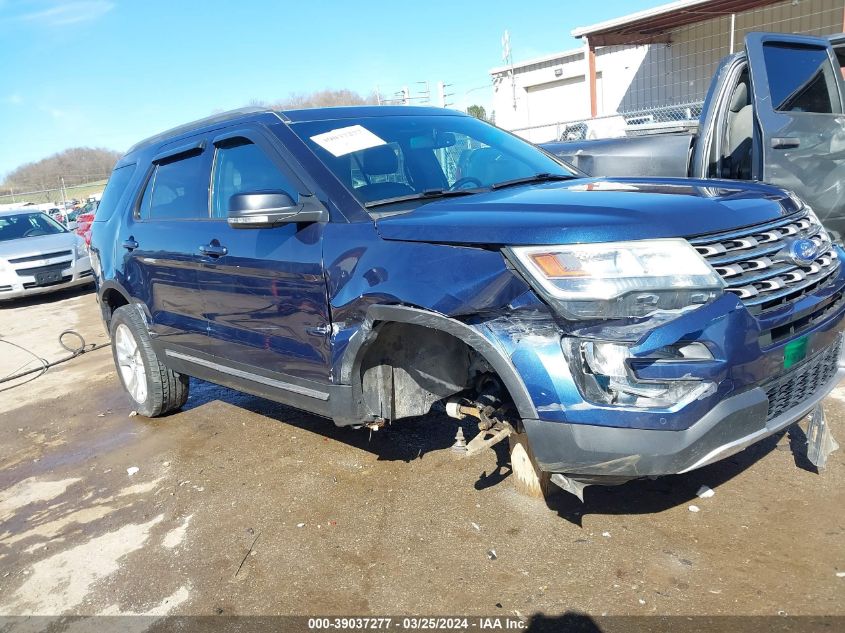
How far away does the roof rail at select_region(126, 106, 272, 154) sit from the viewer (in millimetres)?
3826

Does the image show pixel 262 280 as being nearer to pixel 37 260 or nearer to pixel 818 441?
pixel 818 441

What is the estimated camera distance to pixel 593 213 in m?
2.38

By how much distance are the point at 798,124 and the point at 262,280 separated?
3.85 meters

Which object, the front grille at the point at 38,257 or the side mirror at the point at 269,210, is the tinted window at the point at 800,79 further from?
the front grille at the point at 38,257

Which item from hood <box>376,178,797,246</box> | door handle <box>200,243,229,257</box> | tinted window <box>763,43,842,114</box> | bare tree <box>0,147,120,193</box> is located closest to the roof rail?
door handle <box>200,243,229,257</box>

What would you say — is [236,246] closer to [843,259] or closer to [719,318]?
[719,318]

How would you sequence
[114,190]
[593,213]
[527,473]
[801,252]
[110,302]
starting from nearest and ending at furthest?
[593,213] → [801,252] → [527,473] → [114,190] → [110,302]

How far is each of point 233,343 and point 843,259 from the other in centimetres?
301

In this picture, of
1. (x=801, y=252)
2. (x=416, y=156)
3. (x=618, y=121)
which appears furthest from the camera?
(x=618, y=121)

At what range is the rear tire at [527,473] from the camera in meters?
3.06

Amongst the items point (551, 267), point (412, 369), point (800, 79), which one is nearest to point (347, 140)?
point (412, 369)

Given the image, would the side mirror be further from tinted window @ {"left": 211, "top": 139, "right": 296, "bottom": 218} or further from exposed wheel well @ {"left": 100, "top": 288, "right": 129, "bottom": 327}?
exposed wheel well @ {"left": 100, "top": 288, "right": 129, "bottom": 327}

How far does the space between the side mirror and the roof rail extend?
Result: 83 cm

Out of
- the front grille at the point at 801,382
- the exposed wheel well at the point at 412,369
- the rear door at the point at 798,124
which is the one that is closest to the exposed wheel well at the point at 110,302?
the exposed wheel well at the point at 412,369
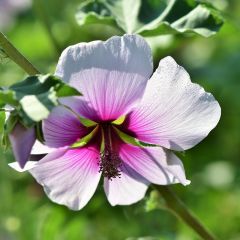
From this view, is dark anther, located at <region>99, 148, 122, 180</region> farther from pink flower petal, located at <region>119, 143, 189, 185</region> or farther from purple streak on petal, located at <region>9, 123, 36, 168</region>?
purple streak on petal, located at <region>9, 123, 36, 168</region>

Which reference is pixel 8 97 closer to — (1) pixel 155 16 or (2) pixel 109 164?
(2) pixel 109 164

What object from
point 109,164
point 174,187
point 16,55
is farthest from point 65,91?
point 174,187

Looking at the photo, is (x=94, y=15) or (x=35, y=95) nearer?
(x=35, y=95)

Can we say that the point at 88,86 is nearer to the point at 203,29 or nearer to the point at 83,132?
the point at 83,132

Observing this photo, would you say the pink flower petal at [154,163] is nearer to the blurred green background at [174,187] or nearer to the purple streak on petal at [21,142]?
the purple streak on petal at [21,142]

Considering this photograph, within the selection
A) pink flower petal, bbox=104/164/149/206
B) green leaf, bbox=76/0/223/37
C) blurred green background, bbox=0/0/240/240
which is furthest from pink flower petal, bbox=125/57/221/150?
blurred green background, bbox=0/0/240/240

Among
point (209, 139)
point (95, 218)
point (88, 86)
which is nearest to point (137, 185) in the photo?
point (88, 86)

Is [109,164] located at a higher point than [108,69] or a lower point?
lower

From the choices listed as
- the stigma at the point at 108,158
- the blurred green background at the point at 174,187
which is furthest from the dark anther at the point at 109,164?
the blurred green background at the point at 174,187
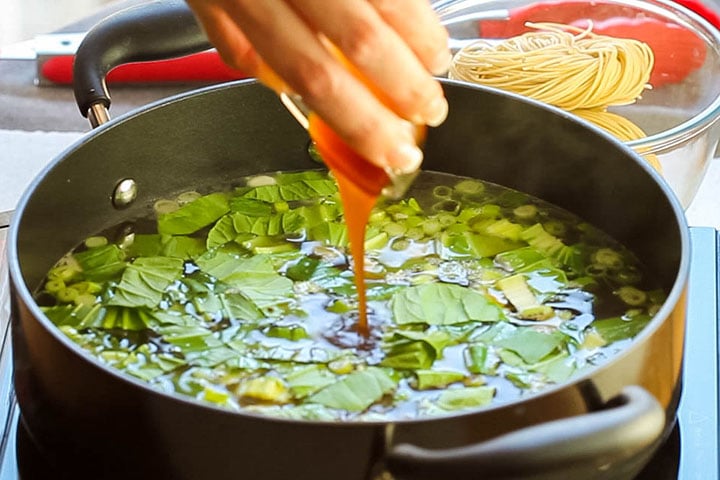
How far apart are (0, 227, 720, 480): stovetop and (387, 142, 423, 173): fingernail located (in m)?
0.39

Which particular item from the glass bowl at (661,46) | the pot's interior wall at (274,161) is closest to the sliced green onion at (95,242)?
the pot's interior wall at (274,161)

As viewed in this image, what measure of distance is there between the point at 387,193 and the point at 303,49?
0.20 metres

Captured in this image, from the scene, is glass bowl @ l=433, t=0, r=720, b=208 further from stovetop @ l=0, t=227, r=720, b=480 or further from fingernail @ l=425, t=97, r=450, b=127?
fingernail @ l=425, t=97, r=450, b=127

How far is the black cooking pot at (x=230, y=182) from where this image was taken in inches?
29.5

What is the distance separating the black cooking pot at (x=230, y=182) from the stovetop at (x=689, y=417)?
5 centimetres

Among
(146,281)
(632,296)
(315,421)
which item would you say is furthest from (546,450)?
(146,281)

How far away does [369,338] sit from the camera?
108 cm

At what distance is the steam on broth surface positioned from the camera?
1.01 metres

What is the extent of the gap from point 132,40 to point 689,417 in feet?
2.40

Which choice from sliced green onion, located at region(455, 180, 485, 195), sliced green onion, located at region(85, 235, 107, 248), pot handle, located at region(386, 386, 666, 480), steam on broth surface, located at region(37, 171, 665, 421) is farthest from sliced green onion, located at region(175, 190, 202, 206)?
pot handle, located at region(386, 386, 666, 480)

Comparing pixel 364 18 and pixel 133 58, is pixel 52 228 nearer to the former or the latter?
pixel 133 58

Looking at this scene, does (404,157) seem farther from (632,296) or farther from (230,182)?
(230,182)

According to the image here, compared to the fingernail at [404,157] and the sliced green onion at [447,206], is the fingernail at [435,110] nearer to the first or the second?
the fingernail at [404,157]

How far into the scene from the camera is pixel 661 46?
178cm
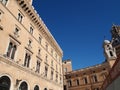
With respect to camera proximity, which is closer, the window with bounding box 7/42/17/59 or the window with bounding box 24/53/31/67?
the window with bounding box 7/42/17/59

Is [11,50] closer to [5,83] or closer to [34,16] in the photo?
[5,83]

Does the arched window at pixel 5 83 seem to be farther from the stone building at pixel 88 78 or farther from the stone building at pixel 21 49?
the stone building at pixel 88 78

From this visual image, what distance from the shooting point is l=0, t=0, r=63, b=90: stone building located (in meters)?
12.9

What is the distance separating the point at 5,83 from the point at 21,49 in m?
4.78

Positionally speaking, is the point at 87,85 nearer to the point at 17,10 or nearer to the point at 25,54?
the point at 25,54

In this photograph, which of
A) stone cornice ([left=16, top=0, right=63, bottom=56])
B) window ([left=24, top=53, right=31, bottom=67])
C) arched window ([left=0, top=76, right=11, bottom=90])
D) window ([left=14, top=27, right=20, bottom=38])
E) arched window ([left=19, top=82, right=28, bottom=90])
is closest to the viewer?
arched window ([left=0, top=76, right=11, bottom=90])

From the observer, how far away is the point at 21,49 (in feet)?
51.7

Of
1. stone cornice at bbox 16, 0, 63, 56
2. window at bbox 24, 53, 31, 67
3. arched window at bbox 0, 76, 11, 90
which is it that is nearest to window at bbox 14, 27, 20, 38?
window at bbox 24, 53, 31, 67

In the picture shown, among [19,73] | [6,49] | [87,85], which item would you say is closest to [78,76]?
[87,85]

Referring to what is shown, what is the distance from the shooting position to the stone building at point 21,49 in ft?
42.5

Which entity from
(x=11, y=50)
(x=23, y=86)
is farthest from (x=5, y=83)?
(x=11, y=50)

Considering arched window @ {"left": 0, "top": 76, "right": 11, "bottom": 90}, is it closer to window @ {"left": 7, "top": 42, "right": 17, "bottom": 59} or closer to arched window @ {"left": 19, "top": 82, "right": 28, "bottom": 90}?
arched window @ {"left": 19, "top": 82, "right": 28, "bottom": 90}

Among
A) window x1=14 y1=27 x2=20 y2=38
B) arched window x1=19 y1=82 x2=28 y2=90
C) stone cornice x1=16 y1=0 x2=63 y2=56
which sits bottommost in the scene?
arched window x1=19 y1=82 x2=28 y2=90

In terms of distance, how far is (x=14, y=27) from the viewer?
15.3 m
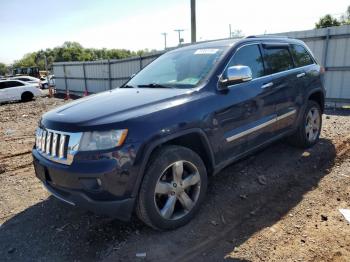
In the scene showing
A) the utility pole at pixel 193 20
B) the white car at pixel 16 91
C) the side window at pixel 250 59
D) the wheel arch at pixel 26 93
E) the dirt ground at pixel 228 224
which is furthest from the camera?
the wheel arch at pixel 26 93

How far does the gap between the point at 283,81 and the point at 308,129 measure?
1.29 metres

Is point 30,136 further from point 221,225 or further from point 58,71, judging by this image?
point 58,71

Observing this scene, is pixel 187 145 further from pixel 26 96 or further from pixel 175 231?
pixel 26 96

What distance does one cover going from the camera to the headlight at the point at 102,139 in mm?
2787

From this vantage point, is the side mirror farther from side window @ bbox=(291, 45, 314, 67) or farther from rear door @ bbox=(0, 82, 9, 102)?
rear door @ bbox=(0, 82, 9, 102)

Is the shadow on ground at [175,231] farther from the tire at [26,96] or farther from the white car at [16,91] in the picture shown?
the tire at [26,96]

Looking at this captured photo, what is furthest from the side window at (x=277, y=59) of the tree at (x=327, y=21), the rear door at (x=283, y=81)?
the tree at (x=327, y=21)

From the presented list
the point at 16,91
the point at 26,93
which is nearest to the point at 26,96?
the point at 26,93

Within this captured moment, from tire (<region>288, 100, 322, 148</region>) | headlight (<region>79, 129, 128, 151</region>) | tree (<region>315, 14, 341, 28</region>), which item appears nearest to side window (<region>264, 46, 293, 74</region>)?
tire (<region>288, 100, 322, 148</region>)

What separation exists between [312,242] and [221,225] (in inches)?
34.3

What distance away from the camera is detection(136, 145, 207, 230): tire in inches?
117

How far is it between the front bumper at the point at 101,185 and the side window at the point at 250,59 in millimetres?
1927

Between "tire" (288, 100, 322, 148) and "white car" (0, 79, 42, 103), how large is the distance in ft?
59.9

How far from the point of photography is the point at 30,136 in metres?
8.50
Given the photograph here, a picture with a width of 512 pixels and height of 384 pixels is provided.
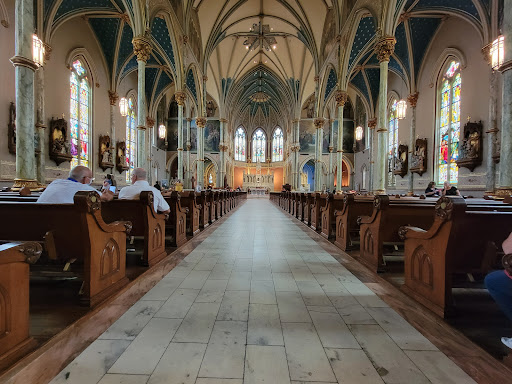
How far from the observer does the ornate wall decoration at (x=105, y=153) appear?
15672mm

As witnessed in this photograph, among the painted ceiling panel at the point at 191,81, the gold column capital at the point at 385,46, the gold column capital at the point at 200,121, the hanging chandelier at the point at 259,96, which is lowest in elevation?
the gold column capital at the point at 200,121

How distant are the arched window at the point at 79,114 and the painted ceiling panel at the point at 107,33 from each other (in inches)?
79.3

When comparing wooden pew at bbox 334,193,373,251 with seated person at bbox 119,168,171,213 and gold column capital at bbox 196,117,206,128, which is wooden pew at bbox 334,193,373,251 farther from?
gold column capital at bbox 196,117,206,128

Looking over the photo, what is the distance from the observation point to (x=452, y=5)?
38.5 ft

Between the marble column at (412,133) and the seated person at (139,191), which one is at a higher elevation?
the marble column at (412,133)

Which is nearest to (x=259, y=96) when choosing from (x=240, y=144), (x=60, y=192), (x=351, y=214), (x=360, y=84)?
(x=240, y=144)

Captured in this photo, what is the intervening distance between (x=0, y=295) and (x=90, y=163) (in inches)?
624

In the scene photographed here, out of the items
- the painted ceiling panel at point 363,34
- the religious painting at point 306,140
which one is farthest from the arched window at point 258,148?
the painted ceiling panel at point 363,34

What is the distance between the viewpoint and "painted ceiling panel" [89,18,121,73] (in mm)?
14508

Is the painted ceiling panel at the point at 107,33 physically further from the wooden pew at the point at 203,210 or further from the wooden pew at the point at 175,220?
the wooden pew at the point at 175,220

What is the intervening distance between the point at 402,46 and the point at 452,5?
382 centimetres

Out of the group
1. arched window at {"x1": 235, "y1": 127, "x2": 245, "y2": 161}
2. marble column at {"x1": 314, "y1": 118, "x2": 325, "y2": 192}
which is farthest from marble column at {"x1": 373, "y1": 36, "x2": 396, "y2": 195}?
arched window at {"x1": 235, "y1": 127, "x2": 245, "y2": 161}

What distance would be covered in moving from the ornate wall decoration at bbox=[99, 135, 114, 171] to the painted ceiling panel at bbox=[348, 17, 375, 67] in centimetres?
1524

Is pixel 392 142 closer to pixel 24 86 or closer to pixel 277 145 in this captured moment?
pixel 24 86
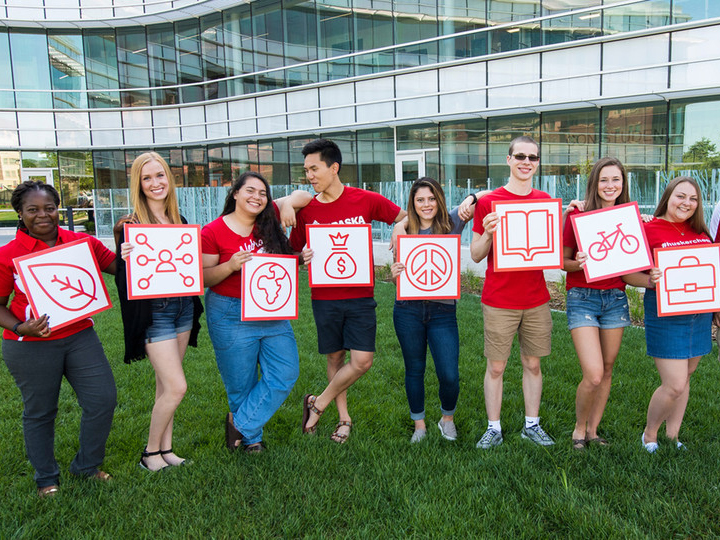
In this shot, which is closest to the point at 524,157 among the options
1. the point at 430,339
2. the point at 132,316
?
the point at 430,339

_Task description_.
Could you rewrite the material from its start through the line with "Result: 83 cm", replacing "side mirror" with "wing mirror" and keeping everything else unchanged? Leave the pictures out of your answer.

_Exercise response_.
How far away does the roof rail at select_region(126, 106, 272, 154) sit from the viewer (in millimetres)?
3826

Does the image show pixel 262 280 as being nearer to pixel 37 260 or nearer to pixel 818 441?
pixel 818 441

What is the estimated camera distance to pixel 593 213 in m?
2.38

By how much distance are the point at 798,124 and the point at 262,280 separated?
3.85 meters

Which object, the front grille at the point at 38,257 or the wing mirror at the point at 269,210, is the tinted window at the point at 800,79 further from?
the front grille at the point at 38,257

Which item from hood <box>376,178,797,246</box> | door handle <box>200,243,229,257</box> | tinted window <box>763,43,842,114</box> | bare tree <box>0,147,120,193</box> is located closest to the roof rail?
door handle <box>200,243,229,257</box>

What would you say — is [236,246] closer to [843,259] or closer to [719,318]?
[719,318]

How would you sequence
[114,190]
[593,213]
[527,473]
[801,252]
[110,302]
starting from nearest and ending at furthest?
[593,213] → [801,252] → [527,473] → [114,190] → [110,302]

How far is each of point 233,343 and point 843,259 from the other in centimetres?
301

In this picture, of
1. (x=801, y=252)
2. (x=416, y=156)
3. (x=618, y=121)
which appears furthest from the camera?
(x=618, y=121)

At what range is the rear tire at [527,473] from the camera in meters?
3.06

Amongst the items point (551, 267), point (412, 369), point (800, 79), which one is nearest to point (347, 140)?
point (412, 369)

Given the image, would the wing mirror be further from tinted window @ {"left": 211, "top": 139, "right": 296, "bottom": 218} or further from exposed wheel well @ {"left": 100, "top": 288, "right": 129, "bottom": 327}?
exposed wheel well @ {"left": 100, "top": 288, "right": 129, "bottom": 327}

How far does the space between the wing mirror and the roof rail extend?
Result: 83 cm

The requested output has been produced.